**Problem statement:** From the material below, pull out each line that contains the string "breaking" and write those lines out in full.

>>>>>

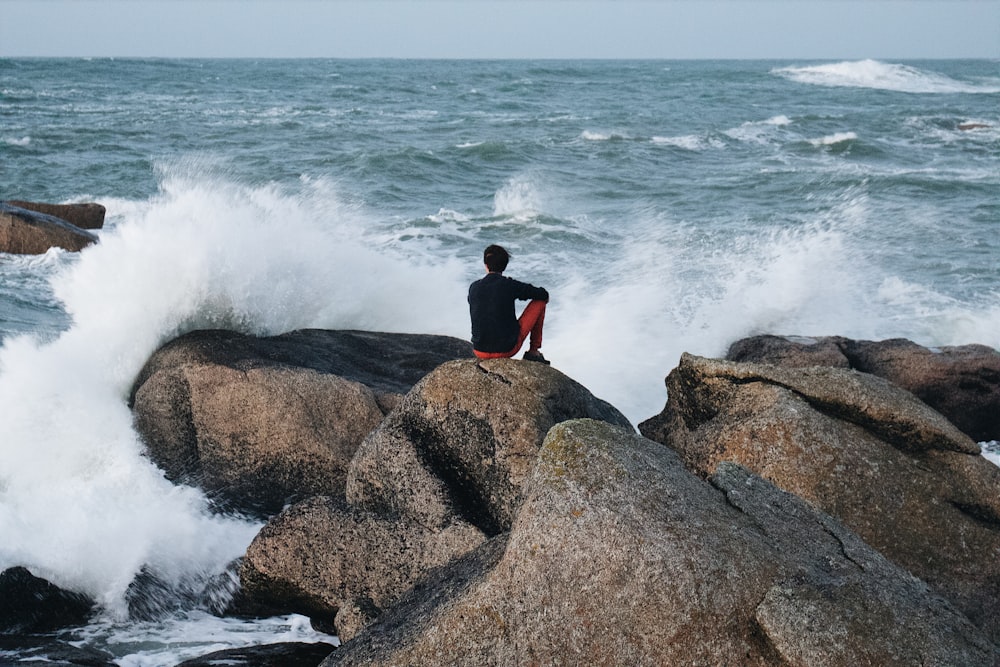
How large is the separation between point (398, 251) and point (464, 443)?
9.65m

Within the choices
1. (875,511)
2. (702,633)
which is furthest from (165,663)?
(875,511)

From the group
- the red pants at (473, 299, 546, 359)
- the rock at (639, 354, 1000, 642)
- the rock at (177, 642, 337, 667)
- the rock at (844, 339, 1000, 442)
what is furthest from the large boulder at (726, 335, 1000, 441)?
the rock at (177, 642, 337, 667)

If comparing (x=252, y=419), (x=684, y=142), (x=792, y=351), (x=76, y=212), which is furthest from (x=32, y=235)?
(x=684, y=142)

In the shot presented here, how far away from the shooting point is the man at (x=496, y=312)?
19.4 ft

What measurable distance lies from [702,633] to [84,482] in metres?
4.73

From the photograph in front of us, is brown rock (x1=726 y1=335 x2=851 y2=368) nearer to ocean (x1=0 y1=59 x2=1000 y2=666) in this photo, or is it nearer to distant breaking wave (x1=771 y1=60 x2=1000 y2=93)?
ocean (x1=0 y1=59 x2=1000 y2=666)

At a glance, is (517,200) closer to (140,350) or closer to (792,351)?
(792,351)

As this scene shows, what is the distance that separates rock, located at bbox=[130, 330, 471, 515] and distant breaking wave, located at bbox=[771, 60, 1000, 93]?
→ 191 ft

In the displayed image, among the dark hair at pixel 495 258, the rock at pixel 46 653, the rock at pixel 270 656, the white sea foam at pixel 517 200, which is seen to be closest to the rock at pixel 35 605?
the rock at pixel 46 653

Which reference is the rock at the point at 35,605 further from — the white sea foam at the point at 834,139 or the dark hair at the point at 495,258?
the white sea foam at the point at 834,139

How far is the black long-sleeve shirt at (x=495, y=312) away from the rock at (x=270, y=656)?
2086mm

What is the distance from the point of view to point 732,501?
381cm

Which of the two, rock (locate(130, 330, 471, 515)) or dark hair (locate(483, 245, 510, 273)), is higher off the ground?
dark hair (locate(483, 245, 510, 273))

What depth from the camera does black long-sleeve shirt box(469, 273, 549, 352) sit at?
19.4ft
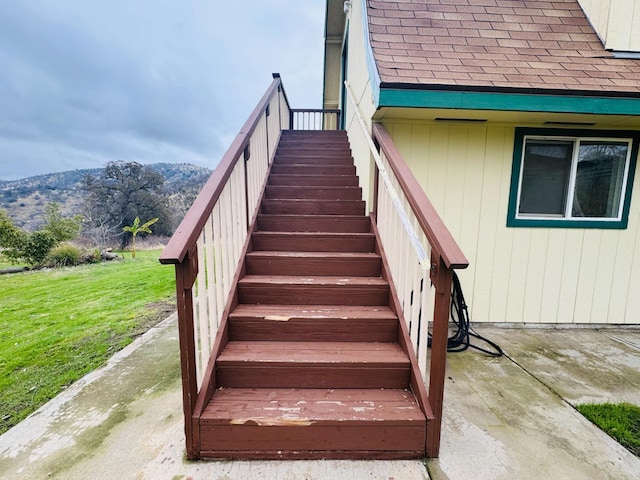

<<<<<

**Response to the exercise:**
From the photograph in front of us, is brown rock (x1=726 y1=335 x2=851 y2=368) nearer to ocean (x1=0 y1=59 x2=1000 y2=666) in this photo, or is it nearer to distant breaking wave (x1=771 y1=60 x2=1000 y2=93)?
As this scene shows, what is the distance that separates rock, located at bbox=[130, 330, 471, 515] and distant breaking wave, located at bbox=[771, 60, 1000, 93]?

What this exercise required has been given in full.